— BEGIN DATA FOR THIS EXERCISE —

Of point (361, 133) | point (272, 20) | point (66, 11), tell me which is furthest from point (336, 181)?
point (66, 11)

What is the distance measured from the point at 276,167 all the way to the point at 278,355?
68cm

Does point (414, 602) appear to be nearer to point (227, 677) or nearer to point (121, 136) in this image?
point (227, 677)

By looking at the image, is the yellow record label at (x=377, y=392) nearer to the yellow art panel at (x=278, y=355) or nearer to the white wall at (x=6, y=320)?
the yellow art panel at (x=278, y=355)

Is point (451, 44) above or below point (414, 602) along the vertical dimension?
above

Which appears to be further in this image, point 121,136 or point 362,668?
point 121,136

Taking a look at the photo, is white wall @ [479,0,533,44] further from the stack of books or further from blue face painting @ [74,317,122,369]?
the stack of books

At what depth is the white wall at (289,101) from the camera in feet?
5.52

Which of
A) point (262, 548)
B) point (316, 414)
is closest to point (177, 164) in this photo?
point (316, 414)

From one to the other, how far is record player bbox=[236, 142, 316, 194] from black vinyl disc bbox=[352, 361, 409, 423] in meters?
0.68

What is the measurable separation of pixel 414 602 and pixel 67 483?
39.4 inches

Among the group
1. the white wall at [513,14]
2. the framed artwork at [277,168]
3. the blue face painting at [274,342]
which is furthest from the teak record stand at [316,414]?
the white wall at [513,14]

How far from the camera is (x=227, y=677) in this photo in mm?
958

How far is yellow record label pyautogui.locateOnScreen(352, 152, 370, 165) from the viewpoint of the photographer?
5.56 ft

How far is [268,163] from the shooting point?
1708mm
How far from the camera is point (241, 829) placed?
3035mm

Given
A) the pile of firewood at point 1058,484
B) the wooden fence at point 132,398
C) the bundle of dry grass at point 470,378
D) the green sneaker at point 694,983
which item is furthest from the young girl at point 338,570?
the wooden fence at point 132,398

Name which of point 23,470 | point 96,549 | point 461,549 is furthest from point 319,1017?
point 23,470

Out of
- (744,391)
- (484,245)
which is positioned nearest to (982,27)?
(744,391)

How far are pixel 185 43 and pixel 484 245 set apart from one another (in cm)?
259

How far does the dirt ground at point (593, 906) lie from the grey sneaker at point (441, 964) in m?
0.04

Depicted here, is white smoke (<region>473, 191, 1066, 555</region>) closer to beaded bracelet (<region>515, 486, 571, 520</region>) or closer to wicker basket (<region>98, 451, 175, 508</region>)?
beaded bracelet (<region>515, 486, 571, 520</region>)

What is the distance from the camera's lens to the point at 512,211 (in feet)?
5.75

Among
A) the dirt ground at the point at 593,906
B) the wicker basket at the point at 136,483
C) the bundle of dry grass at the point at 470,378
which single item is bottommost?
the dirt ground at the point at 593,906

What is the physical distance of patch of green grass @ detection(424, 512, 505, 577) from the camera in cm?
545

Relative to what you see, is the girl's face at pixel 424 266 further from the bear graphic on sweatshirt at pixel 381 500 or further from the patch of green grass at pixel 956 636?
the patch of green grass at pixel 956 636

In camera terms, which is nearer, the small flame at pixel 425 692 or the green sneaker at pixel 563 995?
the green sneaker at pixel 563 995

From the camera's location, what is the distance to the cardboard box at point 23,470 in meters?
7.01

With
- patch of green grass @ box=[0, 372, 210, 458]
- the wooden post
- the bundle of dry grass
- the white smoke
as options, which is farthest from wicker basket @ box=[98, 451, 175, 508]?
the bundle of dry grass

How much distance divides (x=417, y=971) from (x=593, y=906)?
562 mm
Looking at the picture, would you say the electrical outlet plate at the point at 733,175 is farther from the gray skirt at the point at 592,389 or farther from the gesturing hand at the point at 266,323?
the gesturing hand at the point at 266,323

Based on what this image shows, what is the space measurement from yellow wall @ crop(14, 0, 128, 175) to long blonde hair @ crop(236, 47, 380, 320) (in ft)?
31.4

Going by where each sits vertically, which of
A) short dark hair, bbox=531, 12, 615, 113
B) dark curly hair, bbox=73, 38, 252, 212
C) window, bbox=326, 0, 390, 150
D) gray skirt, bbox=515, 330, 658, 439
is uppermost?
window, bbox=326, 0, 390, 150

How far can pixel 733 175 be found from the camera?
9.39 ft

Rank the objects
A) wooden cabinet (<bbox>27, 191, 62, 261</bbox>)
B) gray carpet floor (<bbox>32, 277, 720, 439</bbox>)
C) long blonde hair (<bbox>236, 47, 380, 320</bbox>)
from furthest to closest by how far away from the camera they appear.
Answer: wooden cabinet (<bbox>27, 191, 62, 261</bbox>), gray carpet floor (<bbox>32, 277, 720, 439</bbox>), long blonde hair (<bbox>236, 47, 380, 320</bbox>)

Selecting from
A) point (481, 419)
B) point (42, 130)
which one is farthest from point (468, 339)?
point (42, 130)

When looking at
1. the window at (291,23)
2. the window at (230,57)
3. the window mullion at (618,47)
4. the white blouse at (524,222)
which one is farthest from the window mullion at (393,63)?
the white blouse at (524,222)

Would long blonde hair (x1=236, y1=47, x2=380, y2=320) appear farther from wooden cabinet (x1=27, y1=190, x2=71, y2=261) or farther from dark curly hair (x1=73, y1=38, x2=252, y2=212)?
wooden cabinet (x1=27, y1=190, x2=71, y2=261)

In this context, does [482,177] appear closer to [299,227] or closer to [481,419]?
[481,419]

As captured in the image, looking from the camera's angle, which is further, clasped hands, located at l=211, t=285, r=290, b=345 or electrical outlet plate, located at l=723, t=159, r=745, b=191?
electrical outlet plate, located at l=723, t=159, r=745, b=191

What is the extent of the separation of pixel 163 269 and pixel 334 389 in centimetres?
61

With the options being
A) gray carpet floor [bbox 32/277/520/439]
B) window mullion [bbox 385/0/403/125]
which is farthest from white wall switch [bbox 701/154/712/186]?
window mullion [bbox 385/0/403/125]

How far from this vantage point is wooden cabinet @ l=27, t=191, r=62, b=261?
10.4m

— END DATA FOR THIS EXERCISE —

• PROBLEM DESCRIPTION:
Please reproduce, unchanged, the material from the line containing "How far from this" up to and including its final line.

• RESULT FOR THIS TASK:
How far from this vantage point is wooden cabinet @ l=27, t=191, r=62, b=261?
10.4m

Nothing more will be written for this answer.